Four network measures-clustering coefficient, Cp; characteristic path length, Lp; small world-ness parameters, σ; and global efficiency, Eglob were calculated to analyze the differences between normal and SCI patients. Clustering coefficient of a node i (Ci) is defined as the ratio of the number of connections between the neighbors of ROI i and the total number of possible connections between its neighbors. Clustering coefficient for a network (Cp) is defined as the average Ci from entire nodes in the network and characteristic path length (Lp) is the mean the shortest distance between any two nodes in the network [22]. Global efficiency of the network (Eglob) was defined as the average inverse shortest path length for all node-node pairs in the network [23]. To examine the small-world properties, the normalized parameters γ=Cpreal/Cprand and λ=Lpreal/Lprand were computed [22]. A network is considered as a small-world network if it shows much higher Cp (γ>1) while similar Lp (λ≈1) in comparison with the matched random network. That is, small-world index σ=γ/λ is greater than 1 [24]. In the random networks, each edge was rewired 1,000 times and an average of 100. Small-worldness tests were done repeatedly over a range of density (Fig. 1). The comparison of network parameters between controls and SCIs was performed using a two-tailed two-sample t test (p<0.05). We did not make any correction for multiple comparisons because we tried to explore the general trends of between-group differences through the wide range of density level.

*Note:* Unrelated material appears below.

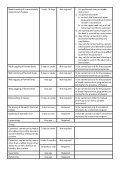 SMR 18 Animal welfare Appendix.pdf - Page 6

No differences were evident between controls and SCI patients in age (controls: mean±standard deviation [SD], 52.9±13.6 years; SCI patients: mean±SD, 55±14.1 years; p=0.627, obtained by two-tailed two-sample t test) and gender (controls, 10 males; SCI patients, 14 males; p=0.197, obtained by Pearson χ2 analysis). The time since SCI was 58.3±52.0 weeks. Demographic and clinical characteristics of the 20 SCI patients are provided in Table 1. Severity of SCI was defined using the AIS.
We first examined graph metrics obtained for functional brain networks constructed by thresholding (threshold values ranged from 0.06 to 0.4, with an increment of 0.01). The clustering coefficient in controls and SCI patients was high compared to random network through the density range. The normalized clustering coefficient in SCI was less than that of controls, but with no statistical significance between two groups at all densities. The ratio of clustering coefficient to random networks tended to decrease as density increased (Fig. 2A, 2B). The characteristic path length was longer in controls and SCI patients at all densities compared to the random network. The normalized characteristic path length to random network was higher in SCI patients than controls and reached statistical significance at 12%-13% of density (p<0.05, uncorrected) (Fig. 3A, 3B).
Global efficiency in both of the controls and the SCIs did not show a statistically significant change between the control and the SCIs through the density range. When the density increased, the difference of global efficiency between random network and human network decreased (Fig. 4).
Small-worldness of the network in controls and SCIs exceeded 1 at all densities, indicating that each network had small-world characteristics (Fig. 5).
In this study, we demonstrate graph theoretical approaches to reveal the efficiency of information processing of the whole brain network with region based analysis in patients with cervical incomplete SCI using rs-fMRI.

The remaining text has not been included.